Latihan Singkat >>
Tolong lanjutkan tulisan tentang pentingnya menjadi diri sendiri, dimulai setelah kalimat terakhirnya.

Kutipan Dokumen >>
Be Yourself is More Than Important: Chapter 1
Mau
ataupun tidak, setiap masa pasti akan mengalami efek transisi yang membuat diri
kita mempunyai fitur-fitur baru, baik yang disadari ataupun tidak.
Satu contoh,
ketika anak yang bertumbuh dewasa, ia akan mendapatkan fitur baru berupa pola
pikir yang mulai menuju ke arah pengembangan diri atau bagi beberapa orang,
menyebutnya pembentukan jati diri—atau masa pencarian jati diri.
Menjadi anak muda
memang tidak selalu berisi tentang menjejakkan kaki di muka dunia, namun, di
dalam praktiknya, justru sering kali dunia yang membentuk kita untuk tumbuh
menjadi apa atau seperti siapa.
Pernah tidak,
sebagai remaja, kamu disodori pertanyaan sejenis: “Lebih baik menjadi dirimu
sendiri”, “syukuri saja apa yang telah diberikan Tuhan kepadamu”.
Mungkin, mayoritas
dari kalian pernah terhunjam oleh rantaian kata ini, baik itu dari teman, guru
maupun papan-papan yang sering kita jumpai di berbagai media social.
Memang, di usia
remaja, kita memiliki kecenderungan untuk tumbuh dan meniru sebagai siapa;
mulai dari idola, selebriti, pahlawan nasional—yang dapat kita tiru gaya bicara
mereka, gesture, bahkan ideologinya.
Sebenarnya, tak
ada masalah kalau kamu ingin meniru siapapun dari segi apapun. It’s up to
you if you want to grow as your idol figure, yang jelas, harus memunculkan
dampak positif dan semangat bagi kita, khususnya anak muda Indonesia. Soalnya,
sekarang ini banyak dari berbagai media cerminan moral dan tingkah anak muda
yang “alay” itu, ditiru oleh sebagian teman-teman kita. Hii, geli juga kan,
kalau pas berkunjung ke Negara asing dan respon kita ketika melihat situs di
luar sana bilang: “O-Em-Ji Oh My Wow….”

Cuplikan Data >>
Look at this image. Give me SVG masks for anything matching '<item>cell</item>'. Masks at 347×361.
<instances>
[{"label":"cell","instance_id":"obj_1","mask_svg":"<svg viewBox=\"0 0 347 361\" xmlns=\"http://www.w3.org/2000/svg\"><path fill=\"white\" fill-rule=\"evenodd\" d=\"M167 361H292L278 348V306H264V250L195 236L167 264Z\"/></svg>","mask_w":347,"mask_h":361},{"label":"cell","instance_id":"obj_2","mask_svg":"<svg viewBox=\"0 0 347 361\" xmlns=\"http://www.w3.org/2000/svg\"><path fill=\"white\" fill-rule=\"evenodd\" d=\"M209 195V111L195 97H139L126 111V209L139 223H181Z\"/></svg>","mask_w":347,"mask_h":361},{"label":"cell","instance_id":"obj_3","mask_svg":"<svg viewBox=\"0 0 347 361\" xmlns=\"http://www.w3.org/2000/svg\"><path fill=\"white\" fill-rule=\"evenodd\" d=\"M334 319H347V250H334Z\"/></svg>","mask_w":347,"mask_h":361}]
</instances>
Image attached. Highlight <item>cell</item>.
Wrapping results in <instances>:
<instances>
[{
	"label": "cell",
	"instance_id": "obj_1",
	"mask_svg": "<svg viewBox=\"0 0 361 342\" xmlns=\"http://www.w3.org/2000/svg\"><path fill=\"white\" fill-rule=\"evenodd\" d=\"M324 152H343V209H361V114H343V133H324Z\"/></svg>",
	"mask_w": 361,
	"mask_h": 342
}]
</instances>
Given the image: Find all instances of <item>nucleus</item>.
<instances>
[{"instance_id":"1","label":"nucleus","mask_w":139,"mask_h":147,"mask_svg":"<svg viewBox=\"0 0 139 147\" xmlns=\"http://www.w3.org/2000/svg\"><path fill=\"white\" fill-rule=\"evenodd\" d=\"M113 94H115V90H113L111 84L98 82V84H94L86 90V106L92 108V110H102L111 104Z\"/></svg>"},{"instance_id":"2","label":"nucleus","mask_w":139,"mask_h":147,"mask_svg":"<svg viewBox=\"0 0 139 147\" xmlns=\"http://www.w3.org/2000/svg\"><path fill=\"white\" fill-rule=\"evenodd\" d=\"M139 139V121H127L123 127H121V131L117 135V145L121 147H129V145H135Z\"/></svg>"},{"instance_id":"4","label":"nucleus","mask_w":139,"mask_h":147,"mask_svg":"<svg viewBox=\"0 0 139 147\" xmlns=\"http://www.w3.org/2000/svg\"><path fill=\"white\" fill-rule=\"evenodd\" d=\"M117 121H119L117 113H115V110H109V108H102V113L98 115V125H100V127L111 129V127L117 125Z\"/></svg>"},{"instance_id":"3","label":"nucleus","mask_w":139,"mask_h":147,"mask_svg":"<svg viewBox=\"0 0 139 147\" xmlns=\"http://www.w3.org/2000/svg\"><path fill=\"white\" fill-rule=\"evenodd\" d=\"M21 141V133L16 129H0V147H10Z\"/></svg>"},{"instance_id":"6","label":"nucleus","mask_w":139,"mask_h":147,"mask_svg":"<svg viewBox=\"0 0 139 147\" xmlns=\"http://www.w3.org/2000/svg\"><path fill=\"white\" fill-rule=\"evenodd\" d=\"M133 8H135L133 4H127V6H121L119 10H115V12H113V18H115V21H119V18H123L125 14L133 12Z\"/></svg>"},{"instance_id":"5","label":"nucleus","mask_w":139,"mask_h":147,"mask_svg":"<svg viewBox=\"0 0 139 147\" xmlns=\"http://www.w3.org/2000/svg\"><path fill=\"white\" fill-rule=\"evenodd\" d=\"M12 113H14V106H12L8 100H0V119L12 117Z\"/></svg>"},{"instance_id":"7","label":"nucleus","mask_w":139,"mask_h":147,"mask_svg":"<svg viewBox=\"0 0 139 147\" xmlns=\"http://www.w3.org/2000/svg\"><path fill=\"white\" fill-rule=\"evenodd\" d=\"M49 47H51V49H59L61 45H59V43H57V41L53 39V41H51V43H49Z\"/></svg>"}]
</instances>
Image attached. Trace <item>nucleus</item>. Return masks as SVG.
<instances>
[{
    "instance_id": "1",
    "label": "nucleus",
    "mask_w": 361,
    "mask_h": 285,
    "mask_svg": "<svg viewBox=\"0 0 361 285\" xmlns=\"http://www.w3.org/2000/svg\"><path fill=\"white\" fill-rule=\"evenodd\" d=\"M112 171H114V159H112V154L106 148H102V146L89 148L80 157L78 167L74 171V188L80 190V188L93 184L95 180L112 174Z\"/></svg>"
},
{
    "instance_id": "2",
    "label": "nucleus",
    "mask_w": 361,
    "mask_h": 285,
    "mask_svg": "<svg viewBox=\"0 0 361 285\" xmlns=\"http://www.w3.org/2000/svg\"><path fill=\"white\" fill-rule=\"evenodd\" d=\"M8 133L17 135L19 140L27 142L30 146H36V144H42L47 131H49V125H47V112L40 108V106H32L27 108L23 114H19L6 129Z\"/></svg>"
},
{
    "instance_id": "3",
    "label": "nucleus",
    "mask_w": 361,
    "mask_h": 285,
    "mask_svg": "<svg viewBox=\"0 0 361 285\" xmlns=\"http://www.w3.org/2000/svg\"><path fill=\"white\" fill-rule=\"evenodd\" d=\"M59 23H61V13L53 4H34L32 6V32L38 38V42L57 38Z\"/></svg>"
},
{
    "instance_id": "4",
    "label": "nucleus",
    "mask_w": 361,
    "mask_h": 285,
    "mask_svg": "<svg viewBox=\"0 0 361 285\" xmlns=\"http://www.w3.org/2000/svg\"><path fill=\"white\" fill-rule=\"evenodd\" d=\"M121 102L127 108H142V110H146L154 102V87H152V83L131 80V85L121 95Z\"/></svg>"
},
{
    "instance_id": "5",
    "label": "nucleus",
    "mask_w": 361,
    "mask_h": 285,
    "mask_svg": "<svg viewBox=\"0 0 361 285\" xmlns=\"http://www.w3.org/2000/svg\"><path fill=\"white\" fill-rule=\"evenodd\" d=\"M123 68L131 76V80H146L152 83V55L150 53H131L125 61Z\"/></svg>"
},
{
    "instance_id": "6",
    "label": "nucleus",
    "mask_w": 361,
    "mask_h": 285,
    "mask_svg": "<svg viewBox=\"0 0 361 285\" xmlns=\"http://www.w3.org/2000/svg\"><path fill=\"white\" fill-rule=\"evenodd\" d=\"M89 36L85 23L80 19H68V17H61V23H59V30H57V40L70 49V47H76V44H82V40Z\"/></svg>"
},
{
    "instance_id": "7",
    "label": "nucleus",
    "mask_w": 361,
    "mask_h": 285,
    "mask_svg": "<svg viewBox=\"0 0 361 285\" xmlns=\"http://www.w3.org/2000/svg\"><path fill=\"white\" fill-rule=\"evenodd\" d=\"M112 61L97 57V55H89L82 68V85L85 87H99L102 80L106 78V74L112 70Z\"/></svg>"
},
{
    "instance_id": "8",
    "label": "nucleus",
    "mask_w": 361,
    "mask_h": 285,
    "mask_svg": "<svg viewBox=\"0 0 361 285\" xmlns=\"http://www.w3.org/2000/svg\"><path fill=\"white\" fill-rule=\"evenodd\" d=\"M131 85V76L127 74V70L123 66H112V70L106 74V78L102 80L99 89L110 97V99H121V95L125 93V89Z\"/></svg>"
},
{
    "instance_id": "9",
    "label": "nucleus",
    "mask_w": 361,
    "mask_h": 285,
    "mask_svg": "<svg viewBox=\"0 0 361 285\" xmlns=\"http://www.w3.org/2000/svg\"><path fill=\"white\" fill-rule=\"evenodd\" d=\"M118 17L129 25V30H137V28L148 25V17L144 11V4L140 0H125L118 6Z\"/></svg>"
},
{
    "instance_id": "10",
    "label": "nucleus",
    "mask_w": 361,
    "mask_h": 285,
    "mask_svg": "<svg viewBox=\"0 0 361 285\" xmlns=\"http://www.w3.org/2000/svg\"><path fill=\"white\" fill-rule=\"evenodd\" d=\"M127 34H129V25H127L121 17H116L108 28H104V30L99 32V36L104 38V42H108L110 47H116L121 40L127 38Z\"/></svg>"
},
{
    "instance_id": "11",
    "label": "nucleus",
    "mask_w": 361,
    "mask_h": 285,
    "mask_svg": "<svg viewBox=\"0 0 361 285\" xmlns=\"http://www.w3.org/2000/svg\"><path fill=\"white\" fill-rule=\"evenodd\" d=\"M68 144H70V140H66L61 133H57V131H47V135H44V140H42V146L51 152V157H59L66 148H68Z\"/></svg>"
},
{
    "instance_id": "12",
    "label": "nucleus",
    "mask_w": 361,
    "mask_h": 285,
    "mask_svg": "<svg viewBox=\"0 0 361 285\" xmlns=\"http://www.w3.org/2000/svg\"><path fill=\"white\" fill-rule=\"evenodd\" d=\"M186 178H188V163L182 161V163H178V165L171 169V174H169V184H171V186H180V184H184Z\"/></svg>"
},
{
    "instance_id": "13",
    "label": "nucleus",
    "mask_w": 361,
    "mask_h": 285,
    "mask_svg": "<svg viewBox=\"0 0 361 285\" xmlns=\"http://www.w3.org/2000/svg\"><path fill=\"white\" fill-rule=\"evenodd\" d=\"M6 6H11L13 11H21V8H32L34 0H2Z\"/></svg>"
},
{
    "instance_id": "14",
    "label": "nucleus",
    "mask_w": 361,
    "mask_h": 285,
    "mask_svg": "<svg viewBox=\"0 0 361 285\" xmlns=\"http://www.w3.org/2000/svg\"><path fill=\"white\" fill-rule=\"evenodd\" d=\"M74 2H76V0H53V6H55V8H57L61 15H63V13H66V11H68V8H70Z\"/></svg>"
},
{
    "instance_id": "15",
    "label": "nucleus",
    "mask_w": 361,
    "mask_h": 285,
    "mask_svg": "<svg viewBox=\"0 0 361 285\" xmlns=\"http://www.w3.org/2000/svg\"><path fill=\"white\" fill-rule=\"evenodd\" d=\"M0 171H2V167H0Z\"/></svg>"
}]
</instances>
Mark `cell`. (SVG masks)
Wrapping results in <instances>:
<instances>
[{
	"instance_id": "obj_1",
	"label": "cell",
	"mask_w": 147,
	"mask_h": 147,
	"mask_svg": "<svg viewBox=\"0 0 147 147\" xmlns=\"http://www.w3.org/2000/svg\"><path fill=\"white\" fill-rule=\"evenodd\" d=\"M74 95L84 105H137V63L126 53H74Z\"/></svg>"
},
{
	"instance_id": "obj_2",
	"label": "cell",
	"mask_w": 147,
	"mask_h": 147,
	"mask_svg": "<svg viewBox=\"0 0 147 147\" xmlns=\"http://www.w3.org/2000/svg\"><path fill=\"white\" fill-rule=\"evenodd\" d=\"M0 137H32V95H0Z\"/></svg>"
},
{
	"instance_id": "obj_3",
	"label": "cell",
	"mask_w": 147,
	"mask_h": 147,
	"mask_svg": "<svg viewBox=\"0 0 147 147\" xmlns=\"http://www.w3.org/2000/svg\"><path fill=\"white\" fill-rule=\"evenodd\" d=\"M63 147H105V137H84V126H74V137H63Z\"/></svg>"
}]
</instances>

Jawaban Tertulis >>
Ya, belajar
selektif di dalam memilih bacaan dan tontonan TV maupun film itu penting, Guys,
di samping mempengaruhi mood kita, media juga dapat berpartisipasi dalam
pembentukan karakter dan pola pikir kita.
Kembali lagi ke
topik bahasan kita, yakni “Being Yourself Is More Than Important”. Memang, apa
sih maksudnya jadi diri sendiri? Dan apa keuntungan kita melaksanakan segala
sesuatu sesuai dengan kehendak hati nurani? Pertanyaan-pertanyaan ini,
mengingatkan saya kembali kepada memoar perjalanan saya ke Tuban pada Mei lalu,
dalam rangka lomba AKSIOMA Tingkat Provinsi yang diadakan oleh Kemenag.
So, berikut
ceritanya…
Januari 2015
Pada
suatu pagi, di saat degup bumi belum sepenuhnya berpacu dengan hangat sinar
mentari, kala itu saya sedang berdiri di samping tiang di salah satu gedung
sekolah saya, MA Al-Islam Ponorogo.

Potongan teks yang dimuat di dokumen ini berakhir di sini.